Sterling and I used to hang out at Jimmy Tucker’s house listening to records, mostly Bo Diddley and Chuck Berry records. I had no idea that he could play the guitar. And Jimmy’s little sister, Maureen (“Moe”), was constantly in the background.
After moving back to New York in 1998, my law firm represented both Bo Diddley and Lou Reed, and I was thrilled to meet both of them. I remember talking to Lou about Sterling, and he had great things to say about Sterling.
sue weldon 1960: thanks for sharing such a lovely memory in your november 15 blog post. reading it kicked in one of my own.
my maiden aunt martha was a fanatical brooklyn dodgers fan. she was a poorly paid office worker and lived with my grandmother. it seemed to me that only her love for "dem bums" brought joy to her life.
aunt martha and several officemates chipped in and bought season tickets to dodgers games. when it was her turn on a weekend day, she always took me. we had wonderful seats behind the dugout and the players would always turn to the stands and wave to the fans before they took the field. aunt martha told me they were waving directly at me and of course they were. i remember duke snider winking right at me as he returned to the dugout after hitting a three-run homer.
my aunt martha's love for the dodgers and the fact that she shared that love with me was and is a powerfully warm connection still.

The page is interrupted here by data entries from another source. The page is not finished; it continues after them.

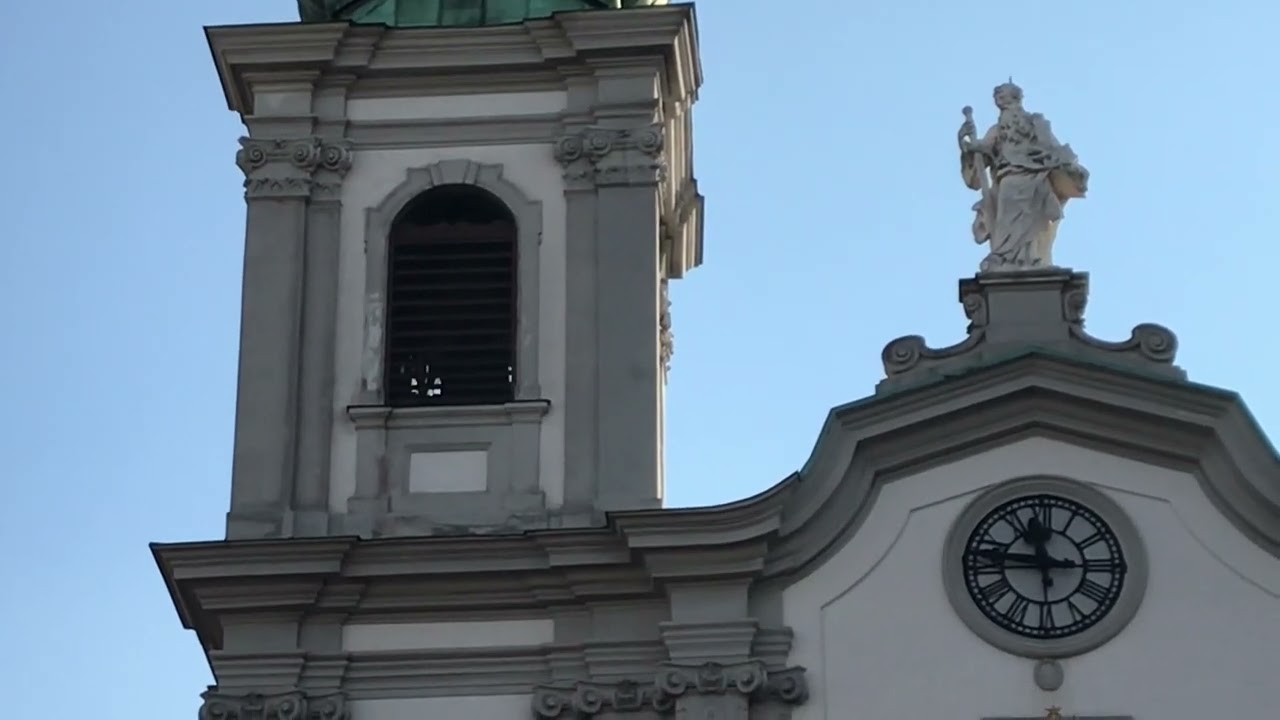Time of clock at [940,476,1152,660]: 11:46
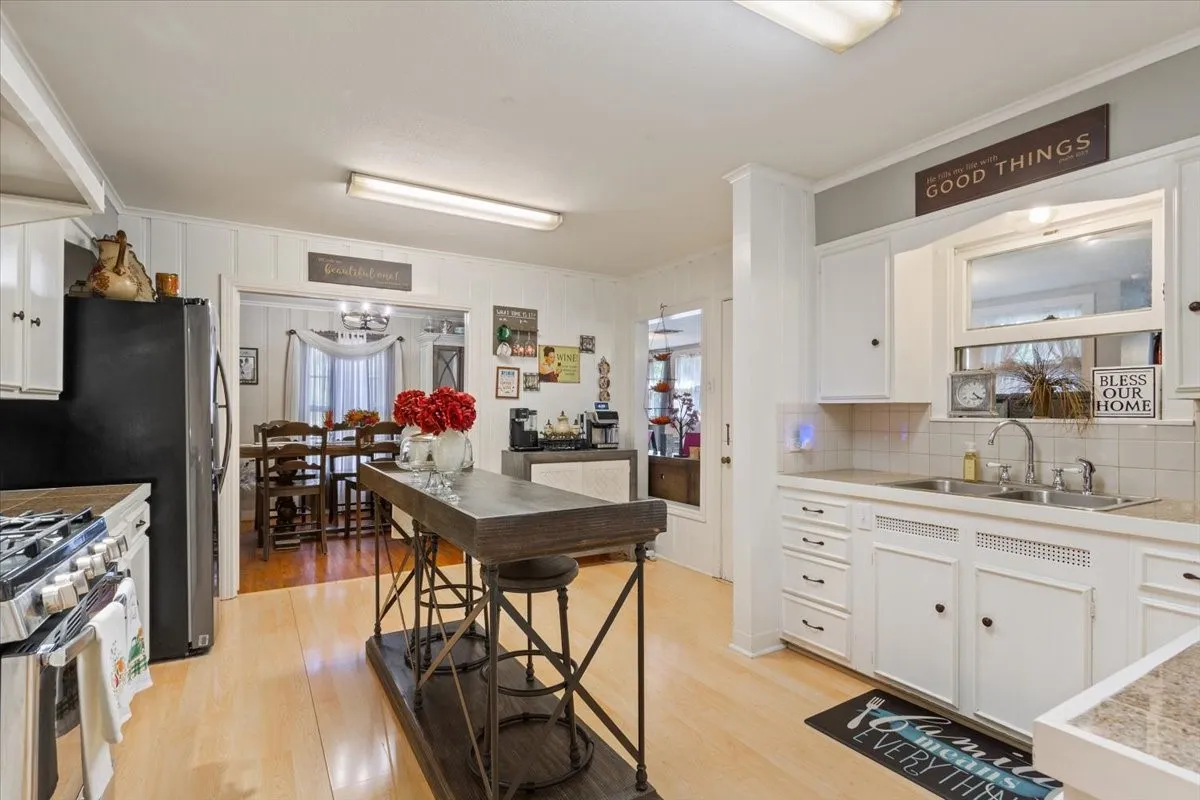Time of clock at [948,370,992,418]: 4:20
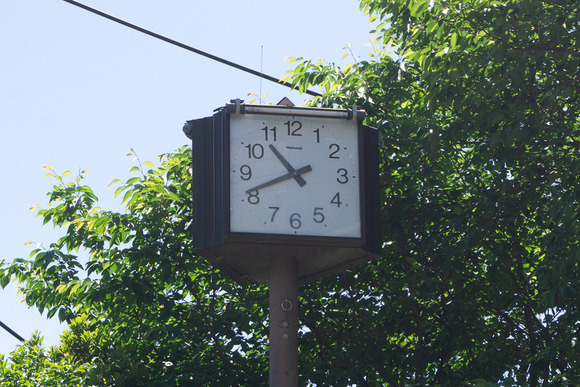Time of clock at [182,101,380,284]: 10:41
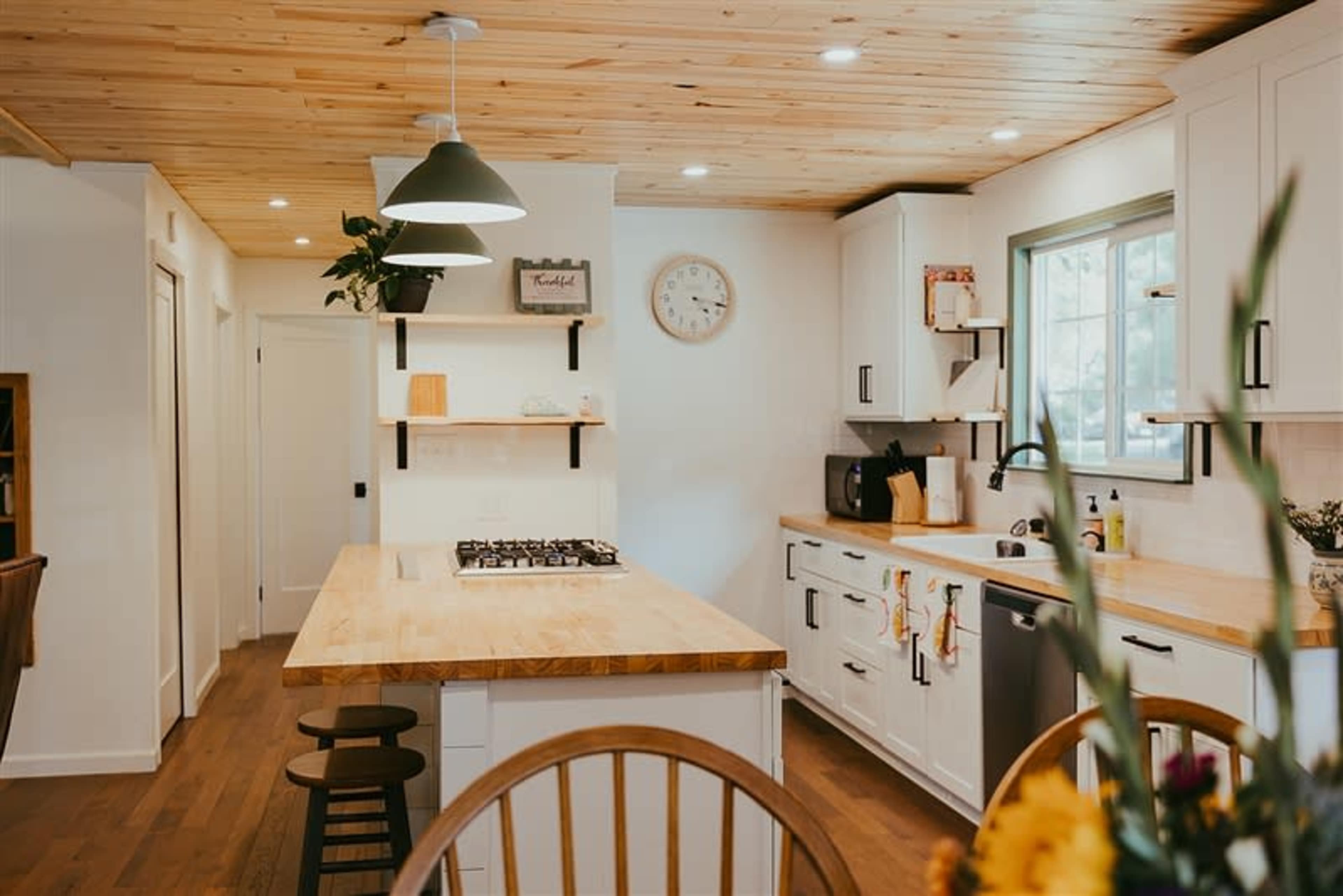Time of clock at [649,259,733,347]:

Pete File 1960: Judy Lloyd (see November 6 blog post) was a good friend of mine and dated Chuck Keuning for about two years. Judy, Chuck and I hung out a good deal, and of course I knew her mom well also. Judy co-wrote the song ‘This is My Love", and her group ‘The Emjays” recorded it. It got a little play but not a whole lot. I too have a copy of that record. I lost touch with Judy after graduation.
She was a beautiful red head with a great sense of humor. It would be great to talk to her again. Chuck was a year ahead of us at Levittown Memorial, and he and I and a few others played as a band for 2-3 years.
WRESTLING AT THE DUFFYS' HOUSE
Lou Zinser 1964: I had to laugh about the boxing ring described in your November 28 post about Al "The Animal" Williams. I was friends with Jim Duffy and knew his older brother Doug. I would go over to the Duffy house and since Jim was a very good wrestler, we would put down sheets in the living room and wrestle. I was a basketball, baseball and soccer guy at the time (8th grade) and hated wrestling with Joe Williams nd the Hill brothers. Then Doug would come in and beat the hell out of Jim, Joe and myself, but not Pat and Mike Hill.
After that day I became very careful not to enter the Duffys' domain. The Hills' house was another home I learned not to inhabit unless I wanted to head butt with Mr. Hill. Mr. Hill would do pushups in the end zone after Blue Dragons football scores. The parents of both families were great people.
ABOUT BRAD CLARK
Merrill Clark 1962: My brother Brad (Division 1966) grew to be a big boy, 6'7'' and 280 lbs , and pretty trim and strong. He was probably the premier basketball player to come out of Division Avenue High School. Our cousin John Crisp, a basketball player in Lexington, Mass., and Brad were selected as two of the top 50 high school basketball players in New York and Massachusetts in 1966. Together, Brad and John had over 150 basketball scholarships offered to them. Brad elected to go to the Citadel and John attended UConn.
My brother died in August of 2004 of a rare and incurable condition called, "Paraneoplastic syndrome with lymbic encephalitis". He was 57. I sure do miss him as we were very close.